I’ve been asked to change the name of the protagonist of my latest book and also the title of the book itself. I don’t mind, actually. I wasn’t wedded to either of them and the reasons given for the change seem entirely plausible. I have often changed titles and names in the past, generally without a struggle. Sometimes, however, this process can be more difficult.
Imagine an author of children’s fiction who is contracted by his publisher to write a fantasy . Let’s say that the name of the fantasy is The Temptation of Ignatius Hood. Now as far as I know this is not the title of any book in print and certainly not the title of anything I have ever written and I wouldn’t want you to think, even for a moment, that the anecdote I am about to recount is anything other than an entirely hypothetical situation.
So, let us imagine that this purely hypothetical author went to a meeting with his equally hypothetical editor and she said to him, ‘We’re not happy with the title The Temptation Of Ignatius Hood’ and he said, ‘Oh really. Why’s that then?’
To which the editor replied, ‘Because this is a children’s novel and we think that children will have difficulty with the name Ignatius.’
‘But if they have trouble with the name Ignatius, they are going to have trouble reading the rest of the novel,’ the author pointed out.
Thereupon the editor replied with that old publishers’ ace, ‘Well the sales people are saying that they’re not getting a good reception from the book buyers.’
So, of course, the writer caved in immediately saying, ‘Oh God! All right then. What do you want to call it?’
To which the editor replied, ‘We thought you might like to come up with another suggestion.’
Now imagine that innumerable weeks went by during which the writer produced suggestion after suggestion, each of which received the thumbs down from the sales people until a point was reached where the writer was starting to come up with frankly ludicrous titles just to see what the response from sales might be this time.
Picture the bemused and befuddled writer, thinking of lists of titles, printing them out on a sheet of paper, cutting the paper up, throwing the pieces into his waste paper bin, emptying the bin onto the ground and reassembling them at random when suddenly the phone rings.

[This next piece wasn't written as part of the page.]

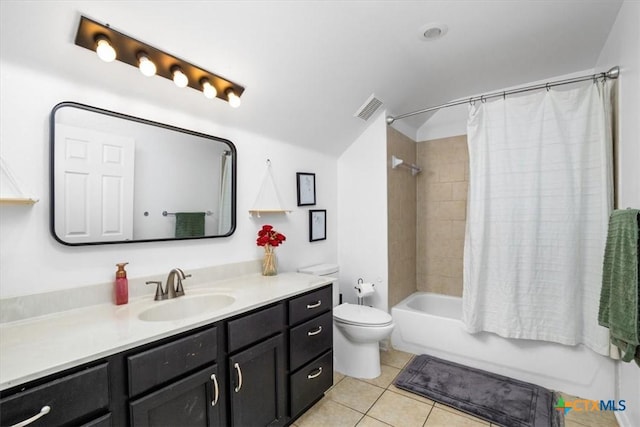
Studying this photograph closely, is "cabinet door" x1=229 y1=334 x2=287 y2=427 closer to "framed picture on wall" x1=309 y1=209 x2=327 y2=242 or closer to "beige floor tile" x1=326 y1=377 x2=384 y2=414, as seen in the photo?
"beige floor tile" x1=326 y1=377 x2=384 y2=414

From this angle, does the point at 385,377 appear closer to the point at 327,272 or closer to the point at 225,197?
the point at 327,272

It ought to be a red phone, really, for this is A Very Important Person In Publicity.
‘How are you?’ asks the very important person in publicity.
‘Fine,’ lies the bemused and befuddled author.

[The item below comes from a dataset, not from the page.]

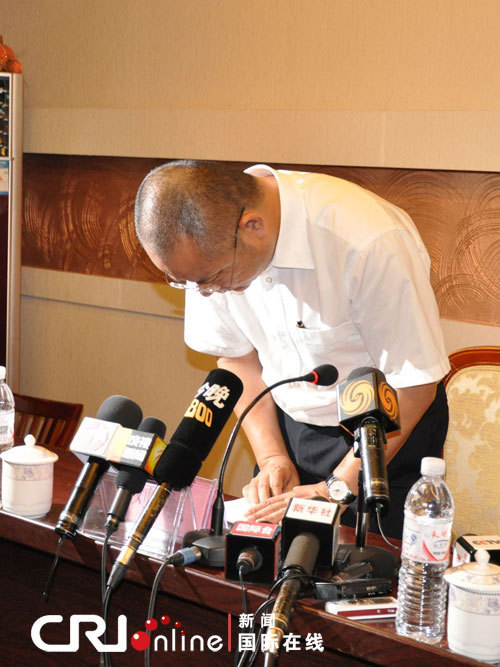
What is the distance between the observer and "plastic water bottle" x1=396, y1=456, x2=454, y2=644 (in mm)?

‘Good. Well I was wondering if you’d like to come to lunch with me. I’ve had an idea for your fantasy that I’d like to talk to you about.’
‘Certainly,’ says the author, confident that since this is the VIPIP herself, he will enjoy a fairly decent lunch.

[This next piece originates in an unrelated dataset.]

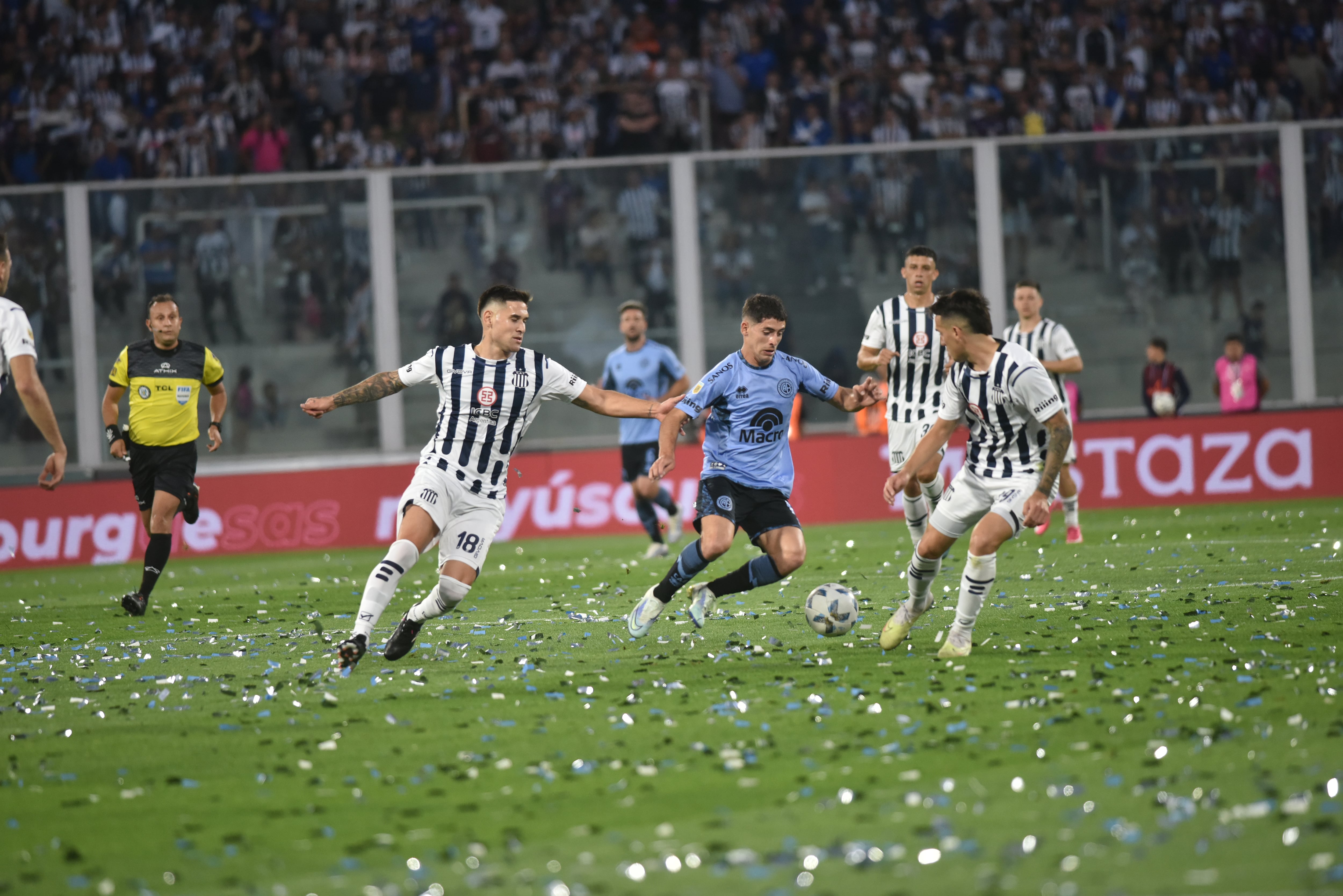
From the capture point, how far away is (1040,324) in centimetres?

And indeed he does. But the VIPIP refuses to discuss the Great Idea until the dessert has been consumed. ‘Let’s just relax and enjoy ourselves,’ she suggests and the relaxed but still bemused and befuddled author is happy to concur.
Finally the coffee arrives and with it has come the time to unveil the Great Idea. ‘We were thinking about calling your book The Temptation of Ignatius Hood,’ suggests the VIPIP tentatively.
‘But that’s what it is called,’ replies the author, now twice as bemused and befuddled.
‘You like the idea then?’ asks the VIPIP.
‘Of course I like the idea,’ protests the author. ‘It’s my idea.’
‘I’m so glad,’ the VIPIP says, leaning back in her chair and basking in the glow of a difficult mission skilfully accomplished. ‘That’s settled then’
Imagine how irritating this would be. If it was what actually happened.